● Text:
=======

Nimmt das Land den Kampf gegen die Italienische Organisierte Kriminalität endlich auf?
Es muss überraschend gewesen sein, als österreichische Polizeibeamte am 6. Dezember 2022 mehrere gut besuchte Lokale in Oberösterreich stürmten, um diese zu durchsuchen. Der Verdacht laut Medien: Geldwäsche und Steuerhinterziehung mit mafiösem Hintergrund. Im Mittelpunkt der Ermittlungen steht ein prominenter Linzer Unternehmer, der der ‘Ndrangheta zugerechnet wird und Verbindungen in ganz Österreich sowie Südbayern haben soll. Neben diversen Restaurants wurden auch Wohnungen, Büros und Geschäfte sowie ein Autohandel in Linz durchsucht. Koordiniert wurde die Aktion von den Staatsanwaltschaften in Linz und Steyr auf Initiative der Staatsanwaltschaft von Catanzaro.

=======

● Ihre Aufgaben:
1/ An welchem Datum durchsuchten österreichische Polizeibeamte laut dem Text mehrere Lokale in Oberösterreich?
2/ Suchen Sie bitte jede Zeile der Einträge heraus, in der die Zeichenfolge „building“ vorkommt, und schreiben Sie diese Zeilen ab. Groß- und Kleinschreibung zählen dabei.
Der Text und die Einträge stammen aus unterschiedlichen Quellen.

● Einige Einträge:
=======

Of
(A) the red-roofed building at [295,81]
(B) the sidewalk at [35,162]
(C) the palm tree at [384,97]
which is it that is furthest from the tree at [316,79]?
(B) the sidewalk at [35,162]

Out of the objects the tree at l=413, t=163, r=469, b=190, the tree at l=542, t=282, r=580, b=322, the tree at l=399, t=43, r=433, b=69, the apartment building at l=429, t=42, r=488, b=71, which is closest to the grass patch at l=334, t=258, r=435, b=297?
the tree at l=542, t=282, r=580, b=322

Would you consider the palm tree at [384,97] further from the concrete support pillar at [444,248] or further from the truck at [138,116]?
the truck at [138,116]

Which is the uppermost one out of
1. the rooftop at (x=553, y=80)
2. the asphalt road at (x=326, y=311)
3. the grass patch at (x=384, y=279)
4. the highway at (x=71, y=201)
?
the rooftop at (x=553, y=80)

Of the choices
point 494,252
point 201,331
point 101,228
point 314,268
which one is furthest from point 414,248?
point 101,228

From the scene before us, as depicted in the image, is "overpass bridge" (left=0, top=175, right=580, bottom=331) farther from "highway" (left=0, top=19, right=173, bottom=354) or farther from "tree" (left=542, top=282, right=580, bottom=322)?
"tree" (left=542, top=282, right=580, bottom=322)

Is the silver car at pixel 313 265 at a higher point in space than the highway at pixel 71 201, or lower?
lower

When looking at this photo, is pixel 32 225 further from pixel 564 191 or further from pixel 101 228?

=======

● Gegebene Antworten:
1/ Am 6. Dezember 2022.

2/
(A) the red-roofed building at [295,81]
Out of the objects the tree at l=413, t=163, r=469, b=190, the tree at l=542, t=282, r=580, b=322, the tree at l=399, t=43, r=433, b=69, the apartment building at l=429, t=42, r=488, b=71, which is closest to the grass patch at l=334, t=258, r=435, b=297?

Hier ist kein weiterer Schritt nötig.